The Cinema of Sam Peckinpah
of Alain Cresciucci
Release date : end of November 2022
Publisher : Editions Lett Motif
Language : French
Number of pages : 300 pages / 60 photos
Heir and dissident, conservative and libertarian, nostalgic for tradition and blaster of legends, Sam Peckinpah has been all this in thirty years of a career that began as a screenwriter, producer, television director and ended in the anonymity of the realization of video clips. In 1969, a filmmaker unknown to the general public but already renowned in the milieu for his rebellious spirit at the injunctions of producers, he upset the western, a popular genre on the decline increasingly devoted to Italo-Iberian parodies, with The Wild Bunch . Peckinpah did not revolutionize the themes but the look at the mythology of the West – already renewed by the “twilight” westerns – and the expression of one of the essential elements of the genre: violence.
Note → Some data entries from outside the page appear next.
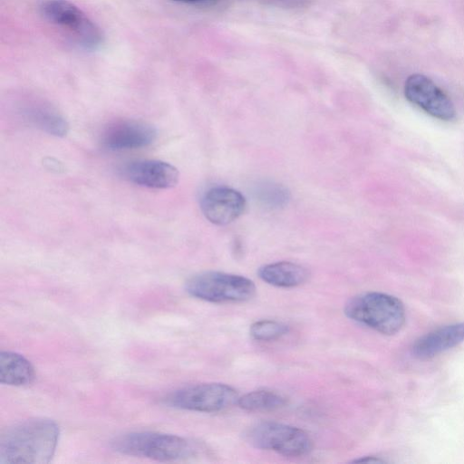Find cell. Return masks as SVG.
<instances>
[{
  "mask_svg": "<svg viewBox=\"0 0 464 464\" xmlns=\"http://www.w3.org/2000/svg\"><path fill=\"white\" fill-rule=\"evenodd\" d=\"M59 426L49 419L34 418L14 424L0 437V464H45L59 439Z\"/></svg>",
  "mask_w": 464,
  "mask_h": 464,
  "instance_id": "obj_1",
  "label": "cell"
},
{
  "mask_svg": "<svg viewBox=\"0 0 464 464\" xmlns=\"http://www.w3.org/2000/svg\"><path fill=\"white\" fill-rule=\"evenodd\" d=\"M344 314L351 320L385 335L399 333L406 320L402 302L381 292H367L352 297L345 304Z\"/></svg>",
  "mask_w": 464,
  "mask_h": 464,
  "instance_id": "obj_2",
  "label": "cell"
},
{
  "mask_svg": "<svg viewBox=\"0 0 464 464\" xmlns=\"http://www.w3.org/2000/svg\"><path fill=\"white\" fill-rule=\"evenodd\" d=\"M111 448L121 454L173 461L189 458L195 448L178 435L154 431H133L116 437Z\"/></svg>",
  "mask_w": 464,
  "mask_h": 464,
  "instance_id": "obj_3",
  "label": "cell"
},
{
  "mask_svg": "<svg viewBox=\"0 0 464 464\" xmlns=\"http://www.w3.org/2000/svg\"><path fill=\"white\" fill-rule=\"evenodd\" d=\"M191 296L211 303H239L250 300L256 285L249 278L218 271L201 272L185 285Z\"/></svg>",
  "mask_w": 464,
  "mask_h": 464,
  "instance_id": "obj_4",
  "label": "cell"
},
{
  "mask_svg": "<svg viewBox=\"0 0 464 464\" xmlns=\"http://www.w3.org/2000/svg\"><path fill=\"white\" fill-rule=\"evenodd\" d=\"M39 10L47 22L64 31L81 47L95 50L103 43L101 28L73 3L44 0Z\"/></svg>",
  "mask_w": 464,
  "mask_h": 464,
  "instance_id": "obj_5",
  "label": "cell"
},
{
  "mask_svg": "<svg viewBox=\"0 0 464 464\" xmlns=\"http://www.w3.org/2000/svg\"><path fill=\"white\" fill-rule=\"evenodd\" d=\"M246 440L255 448L272 450L286 457H302L313 449V440L303 430L276 421L252 425L245 433Z\"/></svg>",
  "mask_w": 464,
  "mask_h": 464,
  "instance_id": "obj_6",
  "label": "cell"
},
{
  "mask_svg": "<svg viewBox=\"0 0 464 464\" xmlns=\"http://www.w3.org/2000/svg\"><path fill=\"white\" fill-rule=\"evenodd\" d=\"M237 391L225 383L209 382L178 389L163 398V403L175 409L218 412L237 403Z\"/></svg>",
  "mask_w": 464,
  "mask_h": 464,
  "instance_id": "obj_7",
  "label": "cell"
},
{
  "mask_svg": "<svg viewBox=\"0 0 464 464\" xmlns=\"http://www.w3.org/2000/svg\"><path fill=\"white\" fill-rule=\"evenodd\" d=\"M404 95L410 102L436 119L450 121L456 116L452 101L426 75H410L405 81Z\"/></svg>",
  "mask_w": 464,
  "mask_h": 464,
  "instance_id": "obj_8",
  "label": "cell"
},
{
  "mask_svg": "<svg viewBox=\"0 0 464 464\" xmlns=\"http://www.w3.org/2000/svg\"><path fill=\"white\" fill-rule=\"evenodd\" d=\"M246 207L245 196L240 191L225 186L209 188L200 200L204 217L218 226H225L237 219Z\"/></svg>",
  "mask_w": 464,
  "mask_h": 464,
  "instance_id": "obj_9",
  "label": "cell"
},
{
  "mask_svg": "<svg viewBox=\"0 0 464 464\" xmlns=\"http://www.w3.org/2000/svg\"><path fill=\"white\" fill-rule=\"evenodd\" d=\"M156 130L137 120H121L109 124L102 134V144L110 150L140 149L156 139Z\"/></svg>",
  "mask_w": 464,
  "mask_h": 464,
  "instance_id": "obj_10",
  "label": "cell"
},
{
  "mask_svg": "<svg viewBox=\"0 0 464 464\" xmlns=\"http://www.w3.org/2000/svg\"><path fill=\"white\" fill-rule=\"evenodd\" d=\"M121 172L126 179L136 185L158 189L175 187L179 178L176 167L156 160L130 162L123 167Z\"/></svg>",
  "mask_w": 464,
  "mask_h": 464,
  "instance_id": "obj_11",
  "label": "cell"
},
{
  "mask_svg": "<svg viewBox=\"0 0 464 464\" xmlns=\"http://www.w3.org/2000/svg\"><path fill=\"white\" fill-rule=\"evenodd\" d=\"M464 341V322L437 328L415 341L411 353L420 360L433 358Z\"/></svg>",
  "mask_w": 464,
  "mask_h": 464,
  "instance_id": "obj_12",
  "label": "cell"
},
{
  "mask_svg": "<svg viewBox=\"0 0 464 464\" xmlns=\"http://www.w3.org/2000/svg\"><path fill=\"white\" fill-rule=\"evenodd\" d=\"M258 276L268 285L291 288L303 285L309 277V271L302 265L280 261L270 263L258 269Z\"/></svg>",
  "mask_w": 464,
  "mask_h": 464,
  "instance_id": "obj_13",
  "label": "cell"
},
{
  "mask_svg": "<svg viewBox=\"0 0 464 464\" xmlns=\"http://www.w3.org/2000/svg\"><path fill=\"white\" fill-rule=\"evenodd\" d=\"M22 114L34 126L48 134L61 137L69 130V124L63 116L44 102H29L22 109Z\"/></svg>",
  "mask_w": 464,
  "mask_h": 464,
  "instance_id": "obj_14",
  "label": "cell"
},
{
  "mask_svg": "<svg viewBox=\"0 0 464 464\" xmlns=\"http://www.w3.org/2000/svg\"><path fill=\"white\" fill-rule=\"evenodd\" d=\"M34 379V369L26 358L14 352L0 353L1 383L22 386L31 383Z\"/></svg>",
  "mask_w": 464,
  "mask_h": 464,
  "instance_id": "obj_15",
  "label": "cell"
},
{
  "mask_svg": "<svg viewBox=\"0 0 464 464\" xmlns=\"http://www.w3.org/2000/svg\"><path fill=\"white\" fill-rule=\"evenodd\" d=\"M237 404L247 411H275L286 404L285 397L270 390H256L238 397Z\"/></svg>",
  "mask_w": 464,
  "mask_h": 464,
  "instance_id": "obj_16",
  "label": "cell"
},
{
  "mask_svg": "<svg viewBox=\"0 0 464 464\" xmlns=\"http://www.w3.org/2000/svg\"><path fill=\"white\" fill-rule=\"evenodd\" d=\"M256 199L265 208L279 209L285 207L290 200V191L282 184L273 181L259 183L255 190Z\"/></svg>",
  "mask_w": 464,
  "mask_h": 464,
  "instance_id": "obj_17",
  "label": "cell"
},
{
  "mask_svg": "<svg viewBox=\"0 0 464 464\" xmlns=\"http://www.w3.org/2000/svg\"><path fill=\"white\" fill-rule=\"evenodd\" d=\"M289 326L276 320H259L251 324L249 334L256 341L269 342L285 335Z\"/></svg>",
  "mask_w": 464,
  "mask_h": 464,
  "instance_id": "obj_18",
  "label": "cell"
},
{
  "mask_svg": "<svg viewBox=\"0 0 464 464\" xmlns=\"http://www.w3.org/2000/svg\"><path fill=\"white\" fill-rule=\"evenodd\" d=\"M352 462H354V463H382V462H385V460L379 457H376V456H365V457H361L356 459H353V460H352Z\"/></svg>",
  "mask_w": 464,
  "mask_h": 464,
  "instance_id": "obj_19",
  "label": "cell"
},
{
  "mask_svg": "<svg viewBox=\"0 0 464 464\" xmlns=\"http://www.w3.org/2000/svg\"><path fill=\"white\" fill-rule=\"evenodd\" d=\"M178 3H184V4H197V3H202L208 0H171Z\"/></svg>",
  "mask_w": 464,
  "mask_h": 464,
  "instance_id": "obj_20",
  "label": "cell"
}]
</instances>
By giving it, through the virtuosity of the editing, an unprecedented graphic expression – Bonnie and Clyde , two years earlier, had skilfully pushed back the limits – Sam became, somewhat in spite of himself, “Bloody Sam”, a champion of hyper-violence, which seemed to confirm, two years later, Straw Dogs . Rarely acclaimed by the general public ( The Getaway, The Killer Elite, Convoy ), discussed by critics, Sam Peckinpah is today a cult author for many moviegoers. Fourteen feature films bear witness to the strength and coherence of his work, which “personal problems” and a lack of adaptation to the constraints of the art-cinema industry make uneven but always fascinating and whose influence is recognized, by Martin Scorsese to Quentin Tarantino via John Woo, Kathryn Bigelow… and many others.
Alain Cresciucci is the author of works on Céline and on the authors neglected by the university institution. For several years, he also gave courses on the adaptation and relationship between literature and cinema.